Since making a low-key announcement about 10.5’s successor last summer, Apple has been, publicly at least, extremely quiet on the subject. The preview at Apple’s site remains substantially unchanged, at least as of the time I’m writing this article. And the expected release date, ” in about a year,” hasn’t been altered.

To the surprise of many, Apple said nothing about it at Macworld Expo. Then again, Snow Leopard is not supposed to be visually distinctive compared to Leopard. Most of the changes, such as improved support for multicore processors, and the ability to offload processing chores to the graphic chips, are under-the-hood and difficult to demonstrate. Certainly the improved ability to support Microsoft Exchange servers won’t do much to the look and feel, other than to alter or add some preference settings in Address Book, iCal and Mail.

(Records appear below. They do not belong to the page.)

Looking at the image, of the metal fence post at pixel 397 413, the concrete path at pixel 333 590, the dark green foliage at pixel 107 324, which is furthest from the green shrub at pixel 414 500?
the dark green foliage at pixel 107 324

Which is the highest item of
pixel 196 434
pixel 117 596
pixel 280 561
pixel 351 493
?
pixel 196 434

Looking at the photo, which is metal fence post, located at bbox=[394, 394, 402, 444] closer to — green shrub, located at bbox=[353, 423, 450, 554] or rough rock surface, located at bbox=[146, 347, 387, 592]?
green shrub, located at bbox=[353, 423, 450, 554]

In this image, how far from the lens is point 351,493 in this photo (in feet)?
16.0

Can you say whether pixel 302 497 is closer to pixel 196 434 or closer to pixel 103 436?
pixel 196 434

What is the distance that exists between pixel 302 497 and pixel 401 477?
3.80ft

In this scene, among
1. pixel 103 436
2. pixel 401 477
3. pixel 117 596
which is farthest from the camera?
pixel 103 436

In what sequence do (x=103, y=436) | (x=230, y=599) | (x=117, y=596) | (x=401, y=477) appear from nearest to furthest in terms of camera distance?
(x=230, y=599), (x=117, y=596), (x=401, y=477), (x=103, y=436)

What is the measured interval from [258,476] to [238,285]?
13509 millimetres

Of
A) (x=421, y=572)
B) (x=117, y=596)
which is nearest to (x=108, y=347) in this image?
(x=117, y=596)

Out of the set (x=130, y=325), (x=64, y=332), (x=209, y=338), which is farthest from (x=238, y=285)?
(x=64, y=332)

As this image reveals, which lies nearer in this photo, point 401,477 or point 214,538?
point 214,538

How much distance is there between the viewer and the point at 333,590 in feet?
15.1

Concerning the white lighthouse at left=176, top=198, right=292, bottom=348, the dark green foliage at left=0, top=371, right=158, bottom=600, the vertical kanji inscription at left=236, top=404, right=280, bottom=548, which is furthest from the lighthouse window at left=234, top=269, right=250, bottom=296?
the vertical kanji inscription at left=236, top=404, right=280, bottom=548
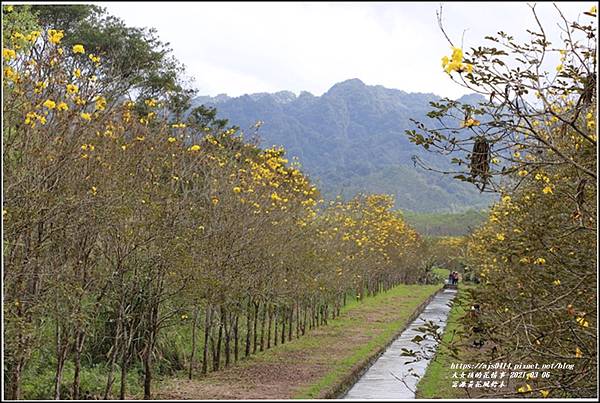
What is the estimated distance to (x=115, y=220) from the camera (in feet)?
31.0

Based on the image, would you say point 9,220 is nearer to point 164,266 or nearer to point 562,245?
point 164,266

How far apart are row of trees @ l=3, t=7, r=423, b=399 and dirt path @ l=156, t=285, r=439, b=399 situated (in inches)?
32.5

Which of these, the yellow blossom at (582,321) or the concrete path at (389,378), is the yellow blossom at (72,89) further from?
the concrete path at (389,378)

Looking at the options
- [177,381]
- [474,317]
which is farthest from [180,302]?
[474,317]

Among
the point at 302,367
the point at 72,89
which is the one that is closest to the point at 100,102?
the point at 72,89

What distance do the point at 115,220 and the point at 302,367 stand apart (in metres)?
8.43

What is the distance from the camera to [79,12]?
24.7 meters

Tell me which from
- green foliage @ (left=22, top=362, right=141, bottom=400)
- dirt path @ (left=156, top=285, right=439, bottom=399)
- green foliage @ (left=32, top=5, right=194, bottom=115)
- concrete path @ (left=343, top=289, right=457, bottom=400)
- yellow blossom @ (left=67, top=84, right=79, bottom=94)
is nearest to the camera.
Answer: yellow blossom @ (left=67, top=84, right=79, bottom=94)

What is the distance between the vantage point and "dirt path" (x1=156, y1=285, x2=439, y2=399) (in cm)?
1316

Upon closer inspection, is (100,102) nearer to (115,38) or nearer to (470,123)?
(470,123)

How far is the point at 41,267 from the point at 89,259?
1.53 metres

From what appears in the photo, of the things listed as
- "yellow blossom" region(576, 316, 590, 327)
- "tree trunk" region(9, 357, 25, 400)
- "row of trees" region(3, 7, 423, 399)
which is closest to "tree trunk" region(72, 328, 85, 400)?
"row of trees" region(3, 7, 423, 399)

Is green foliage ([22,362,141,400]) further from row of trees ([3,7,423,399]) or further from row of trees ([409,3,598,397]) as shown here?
row of trees ([409,3,598,397])

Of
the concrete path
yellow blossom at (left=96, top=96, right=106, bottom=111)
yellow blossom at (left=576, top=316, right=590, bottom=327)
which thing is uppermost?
yellow blossom at (left=96, top=96, right=106, bottom=111)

But this hasn’t stopped the tech press from attempting to read the tea leaves and coming up with a few possibilities here and there that may or may not be true. Some quote Mac developers as suggesting that the Finder has migrated from Carbon to Cocoa. But the underlying programming isn’t going to impact most users, unless the revised Finder is visibly different, and/or performs far more reliably than the current version. That, however, remains unconfirmed.

Other reports talk of revisions to the QuickTime Player interface and perhaps a new interface color scheme that has been labeled “marble.” But Apple remains silent about that too. This sort of speculation also has it that Apple is actually working on fairly substantial interface changes, but is withholding them from the developer community until the last minute, perhaps until the WWDC.

From a logical point of view, however, if Apple wants to deliver Snow Leopard some time this summer, it wouldn’t make a whole lot of sense to suddenly unleash changes of that magnitude. It would give software publishers precious little time to modify their applications to take advantage of those changes, assuming the alterations aren’t just restricted to the color scheme.

At the same time, Microsoft is supposedly on track to release the final or release candidate version of Windows 7 a few days from now. Early reports indicate that it’s actually a fairly good operating system upgrade, and that it addresses many of the performance shortcomings of Windows Vista. There will also be a new taskbar, one that, in part, largely emulates Mac OS X’s Dock. Another change will be an XP compatibility mode, which will allow Windows users to be able to run older applications without running into difficulty. That feature, which will evidently be available as a downloadable module, recalls the Mac OS X’s now-departed Classic mode.

Well, when Microsoft is going to imitate something, they sure look to a good source.

Assuming that there are few serious issues with the planned last prerelease version of Windows 7, Microsoft is expected to ship the final version late this year or early in 2010. As with Vista, upgrade costs are apt to be exceedingly high. While Microsoft will charge an estimated $50 for OEM licenses to PC makers who will bundle Windows 7 with their new hardware, ordinary customers have to pay several times that figure for the very same product. I suppose Microsoft will argue, though, that any customer who buys a few million licenses at a time is entitled to a special discount.

As for Snow Leopard, while some media pundits suggest that the release may actually come in time for WWDC, the general consensus is that it’ll happen some time this summer, perhaps in August. Regardless, it’ll be out way ahead of Windows 7. Certainly there’s no incentive to push to fast towards release. Apple has plenty of time to make sure it’s well baked before it hits the release stage. Besides, previous versions of Mac OS X, by and large, seem to have been released a little too early and thus they were rather bug-prone.

The other consideration is Apple’s planned upgrade policy, and we’ll certainly know that by WWDC. That seems certain to me. Here the expectations are all over the map. I agree with some, including my friend Adam Engst, of TidBITS [1], that Snow Leopard should be given away free or, if required by accounting rules, sold for a modest fee, perhaps $19 for a single user license.

Certainly Apple has an incentive to want to get Snow Leopard onto as many Macs as possible, and I presume it’ll be, as has been reported already, Intel-only. It would surely reduce support expenses, and it would also allow developers to move full steam ahead to make their applications fully compatible with all the new features that are guaranteed to improve performance tremendously. That’s particularly true for software that taxes your Mac’s processors.

As to those who have PowerPC Macs: Well, the handwriting has been on the wall for quite some time. Adobe and other companies have already produced Intel-only versions of some of their new products, and that’s a trend that you can expect to increase over the next year.

Sure, these older Macs have plenty of life left in them. They can still run reliably as productive tools for home and business users. But Apple wants you to upgrade. That’s what keeps them in business, and maybe the arrival of Snow Leopard will help speed up the process. That is, if the economy cooperates.